▶ Data for the task:
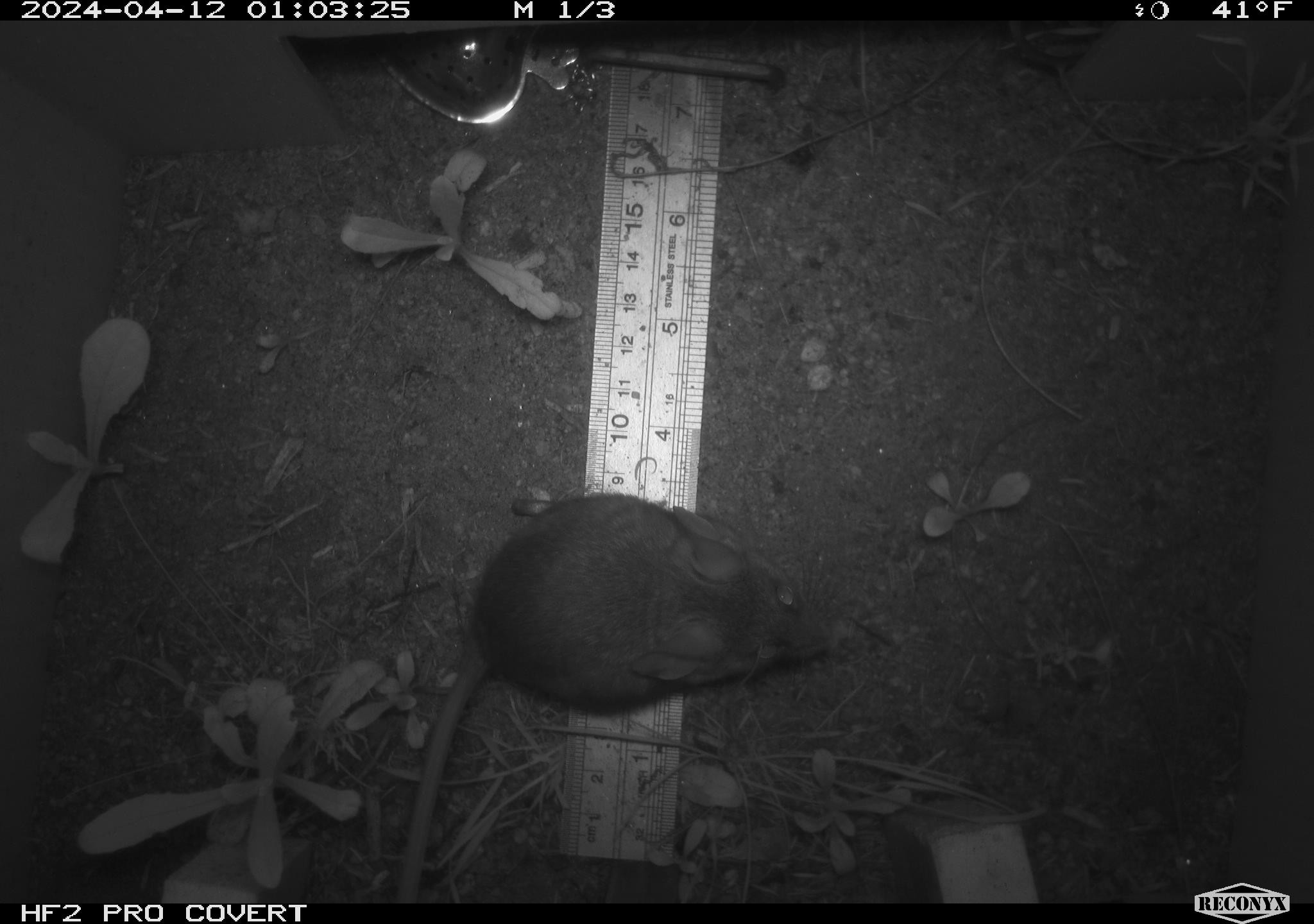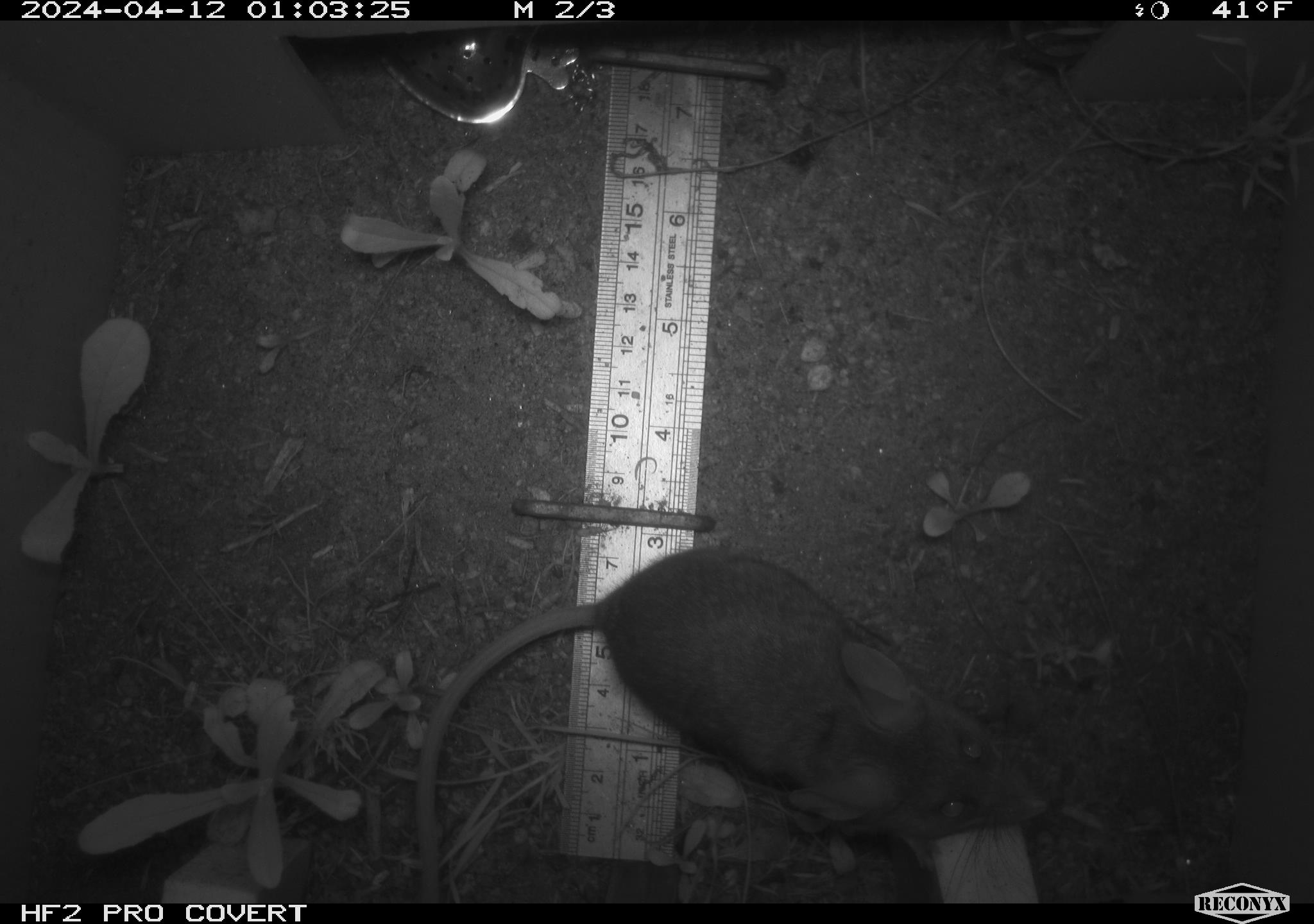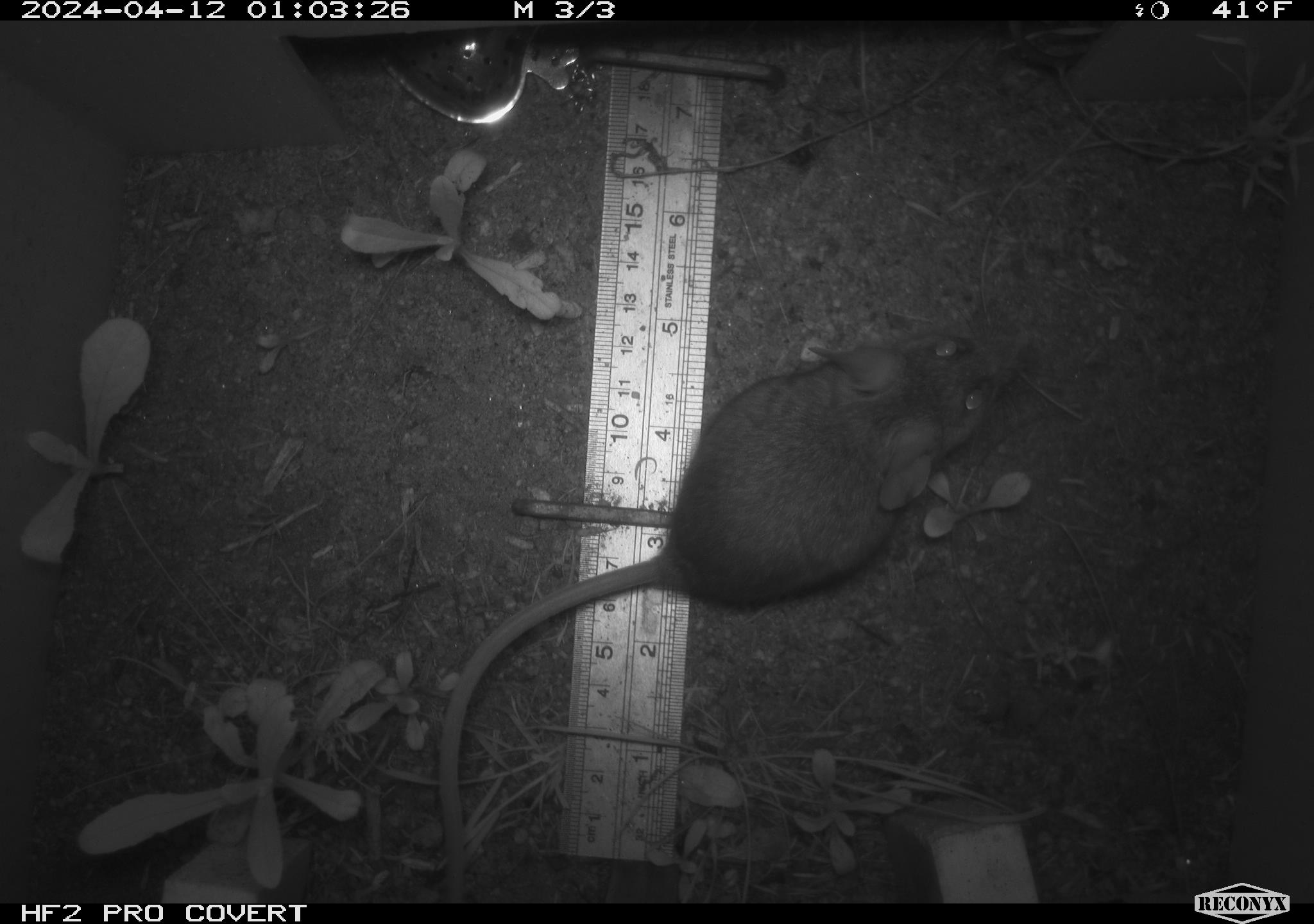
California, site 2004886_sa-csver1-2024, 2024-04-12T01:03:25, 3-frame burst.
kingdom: Animalia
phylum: Chordata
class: Mammalia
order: Rodentia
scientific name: Rodentia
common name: rodent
Rodent (Rodentia).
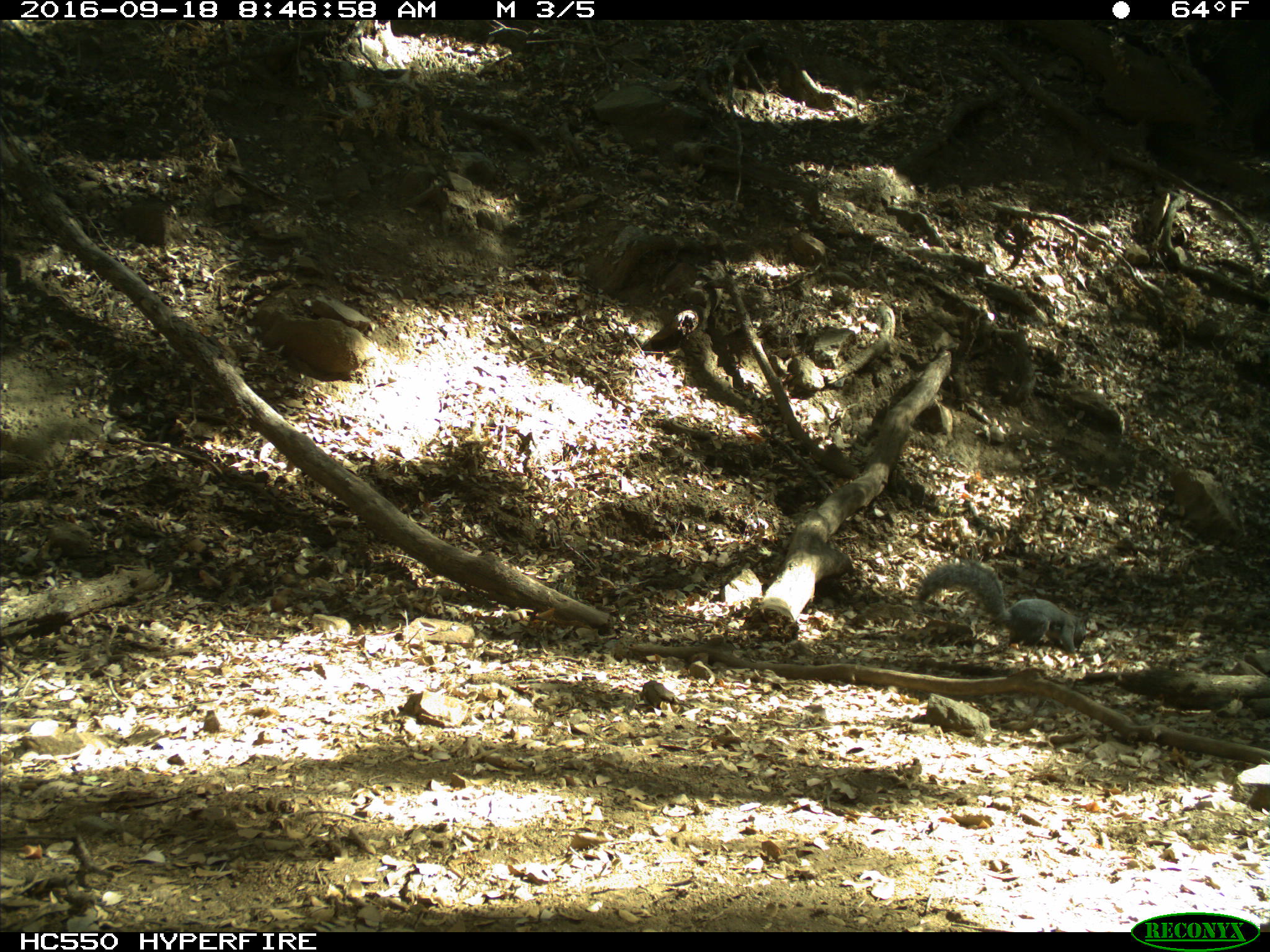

▶ Goal of the exercise:
The answer must restate every entry word for word, with the pictures left out.

▶ Response below:
California, site 2004886_sa-csver1-2024, 2024-04-12T01:03:25, 3-frame burst.
kingdom: Animalia
phylum: Chordata
class: Mammalia
order: Rodentia
scientific name: Rodentia
common name: rodent
Rodent (Rodentia).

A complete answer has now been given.